那张夜景图,是雨夜里谢晚辞独自一人回家,风吹过发梢时爱上的氛围,她总会在这时想起与叶瑾希的过去,她们曾经一起感受过这片宁静。

她从不拍照,却在那一刻举起手机相机,拍下了这夜景,发到了朋友圈,希望那个人看到。

她不确定叶瑾希是否看到那张夜景,因为对方从来没有在她面前刷过朋友圈。

她刷题刷到了下午两点,全然不知学校的信息,打开微信群才发现同学们已经在接龙,回到最顶部看到了停课通知。

她手指在屏幕前蜷了蜷,终究是选择继续在消息海中沉溺,寻到了心中想的那个人。

回来了就好。

置顶聊天框还显示着自己与那人的最后一次对话,那句“来见我”还清晰呈现,而她只是默默删除了所有聊天记录。

但在退出聊天框之前,她鬼使神差地打开了叶瑾希的朋友圈,一眼瞥到了叶瑾希发的一张图片。

书桌上是一本敞开的练习册,边角部分标着凌乱的草稿,题目圈划痕迹明显,一支黑笔就安稳地放在题干上,仿佛正在宣示着自己的自己的胜利。

没有文案,也没有评论,图片来自几分钟前。

她退出了微信。

一直到深夜,她洗完澡换了一身睡衣,头发还滴滴答答地淌着水,拿毛巾擦头发的空隙,看了眼手机,却看见陈梓月给她发了消息。

陈梓月:晚辞,今天你没来班里,我朋友跟我说,他们都在传你喜欢叶瑾希,说你是同性恋,你后面要是听到了,不要往心里去啊。

谢晚辞读完,冷哼一声,回复:知道了

陈梓月秒回:嗯嗯

谢晚辞刚放下手机,耳边响起细碎的声响,她听不清它在说什么,只是突然意识到,自己今晚又忘记吃药了。

窗外夜雨未停,人到了晚上总是极致脆弱,在这样的深夜,有人对着满身伤痕顾影自怜,有人在酒吧放纵,打算熬个通宵,有人在等破镜重圆。而谢晚辞被这一切隔绝在外,心思全部放在学习上。

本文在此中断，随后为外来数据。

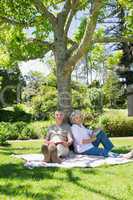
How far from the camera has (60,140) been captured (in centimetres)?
1109

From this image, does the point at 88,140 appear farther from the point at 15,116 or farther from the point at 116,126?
the point at 15,116

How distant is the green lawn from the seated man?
72cm

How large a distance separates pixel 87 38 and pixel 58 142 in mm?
3006

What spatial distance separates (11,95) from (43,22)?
33.9 metres

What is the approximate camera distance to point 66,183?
26.2 ft

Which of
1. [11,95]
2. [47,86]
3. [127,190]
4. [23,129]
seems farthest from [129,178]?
[11,95]

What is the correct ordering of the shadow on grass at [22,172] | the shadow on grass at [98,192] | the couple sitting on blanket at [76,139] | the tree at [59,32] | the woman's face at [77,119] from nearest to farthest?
the shadow on grass at [98,192] → the shadow on grass at [22,172] → the couple sitting on blanket at [76,139] → the woman's face at [77,119] → the tree at [59,32]

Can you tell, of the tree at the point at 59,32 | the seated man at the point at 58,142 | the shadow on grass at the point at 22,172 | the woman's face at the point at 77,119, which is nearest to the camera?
the shadow on grass at the point at 22,172

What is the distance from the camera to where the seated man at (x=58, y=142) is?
33.8 ft

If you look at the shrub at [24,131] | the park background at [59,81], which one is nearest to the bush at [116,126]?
the park background at [59,81]

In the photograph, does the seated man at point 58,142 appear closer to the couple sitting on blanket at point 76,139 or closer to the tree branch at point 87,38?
the couple sitting on blanket at point 76,139

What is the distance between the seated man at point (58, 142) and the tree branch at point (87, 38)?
2006 millimetres

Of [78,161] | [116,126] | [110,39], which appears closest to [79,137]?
[78,161]

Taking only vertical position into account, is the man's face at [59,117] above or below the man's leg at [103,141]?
above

她再也不用时刻为某个人担心,再也不用,在那个人又头晕难受时,把她揽到自己怀里,带她离开满桌的试卷,把她带到客厅喝一杯水。

不是她不愿意再这么做。

而是她再也没有机会这么做。

她不知道,此刻有个人还靠在椅背上,等头部传来的钝痛散去,然后继续刷题,也不知道,那个人是有多么坚定,要履行自己的承诺,更不知道,那个人有多舍不得她离开。

她只知道,自己十二点放下了笔,熄灯睡觉,她没有关窗,也没有拉上窗帘,夜风格外的冷。

有人替她许了一个美梦。

真的让她在梦里度过一夜甜蜜。

代价是谢晚辞醒来后感到一阵落差。

换得了谢晚辞的一瞬动摇,却还是没有让谢晚辞决定回头。